═══ TEXTE FOURNI

1614-1640 - Aveu de l'évêque de Quimper pour les fourches patibulaires de Kerelan
Il s'agit en l’occurrence de quatre piliers de pierres reliés par des traverses en bois auxquelles étaient suspendus les condamnés à mort exposés à la vue des passants, le long de la route de Coray à la sortie de la ville épiscopale de Quimper.
Les restes de ces piliers se trouvent actuellement dans la cour du manoir voisin du Cleuyou.
En savoir plus : « 1425 - Lettre de concession du duc Jean V pour l'érection de fourches patibulaire » ¤ « 1682 - Possessions gabéricoises du seigneur de Coëtlogon, évêque de Quimper » ¤ « CHATELLIER Armand (du) - Evêché et ville de Kemper » ¤ « ABGRALL Jean-Marie - En vélo autour de Quimper » ¤ « Le manoir du Cleuziou/Cleuyou » ¤ « 1736-1740 - Défense des droits de fief, de justices et de prééminences pour Lezergué » ¤
Présentation
Il y est mentionné des fourches « patibulaires [4] à quatre post de pierre, situés au haut d'une montagne proche du village de Kerelan, près le manoir du Cleuziou », c'est-à-dire quatre piliers de pierres reliés par des traverses en bois auxquelles étaient suspendus les condamnés à mort exposés à la vue des passants. L'évêque de Quimper avait obtenu le droit « d’exécution des condamnés par sa juridiction temporelle » en 1425 , ce par lettre patente du duc Jean V [5].

══════
═══ EXTRAIT DES DONNÉES

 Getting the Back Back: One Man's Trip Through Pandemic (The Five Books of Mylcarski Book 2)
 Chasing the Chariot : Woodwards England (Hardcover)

══════

▶ QUESTIONS ET EXERCICES
**A.** Recopiez fidèlement le passage du texte sur les fourches patibulaires de Kerelan compris entre « 1614-1640 - Aveu » et « épiscopale de Quimper. », ces deux bornes incluses.
**B.** Dans le texte sur les fourches patibulaires de Kerelan, relevez tous les titres cités à la suite de la mention « En savoir plus ».
**C.** Poursuivez le texte sur les fourches patibulaires de Kerelan au-delà de sa dernière phrase.

▶ CORRIGÉ DE L'EXERCICE
**A.**
1614-1640 - Aveu de l'évêque de Quimper pour les fourches patibulaires de Kerelan
Il s'agit en l’occurrence de quatre piliers de pierres reliés par des traverses en bois auxquelles étaient suspendus les condamnés à mort exposés à la vue des passants, le long de la route de Coray à la sortie de la ville épiscopale de Quimper.

**B.**
- « 1425 - Lettre de concession du duc Jean V pour l'érection de fourches patibulaire »
- « 1682 - Possessions gabéricoises du seigneur de Coëtlogon, évêque de Quimper »
- « CHATELLIER Armand (du) - Evêché et ville de Kemper »
- « ABGRALL Jean-Marie - En vélo autour de Quimper »
- « Le manoir du Cleuziou/Cleuyou »
- « 1736-1740 - Défense des droits de fief, de justices et de prééminences pour Lezergué »

**C.**
Ces patibulaires, sous la juridiction de l'évêque de Quimper de 1614 à 1640, en l'occurrence Guillaume Le Prestre, seigneur de Lezonnet [6], étaient placées à l'extérieur de la ville de Quimper, sur les hauteurs entre Kerelan et Cleuyou (actuellement le quartier du Rouillen), à l'entrée ouest de la paroisse d'Ergué-Gabéric. Ces terres étaient rattachées à cette époque, aux 16 et 17e siècles, à la paroisse de Lanniron, avant de dépendre ensuite d'Ergué-Armel, puis enfin à la Révolution d'être englobé dans le territoire de la commune d'Ergué-Gabéric [7].
Les patibulaires n'étaient pas systématiquement le lieu d'exécution de toutes les sentences, mais celui où les corps des pendus étaient suspendus jusqu'à décomposition des cadavres pour impressionner les populations. Le document indique par ailleurs des « droit de potence et gibet en la dicte ville » de Quimper où avaient aussi lieu des exécutions par pendaison.
L'aveu de l'évêque indique également la mention de « justiaires », termes qui n'est pas explicite et pour lequel nous n'avons pas d'explications. La terre au-dessus de la ferme de Kerelan était connue sous le nom de Justicou ou Parc ar Justizou (document de 1644 [8]). Louis Le Guennec mentionne l'existence des restes des piliers des patibulaires de Kerelan comme suit : « à l'entrée de l'enclos, les débris de deux piliers ronds en granit provenant du gibet de la juridiction des Regaires, qui s'élevait à côté, sur le tertre des justices, au-dessus du moulin de St-Denis. ».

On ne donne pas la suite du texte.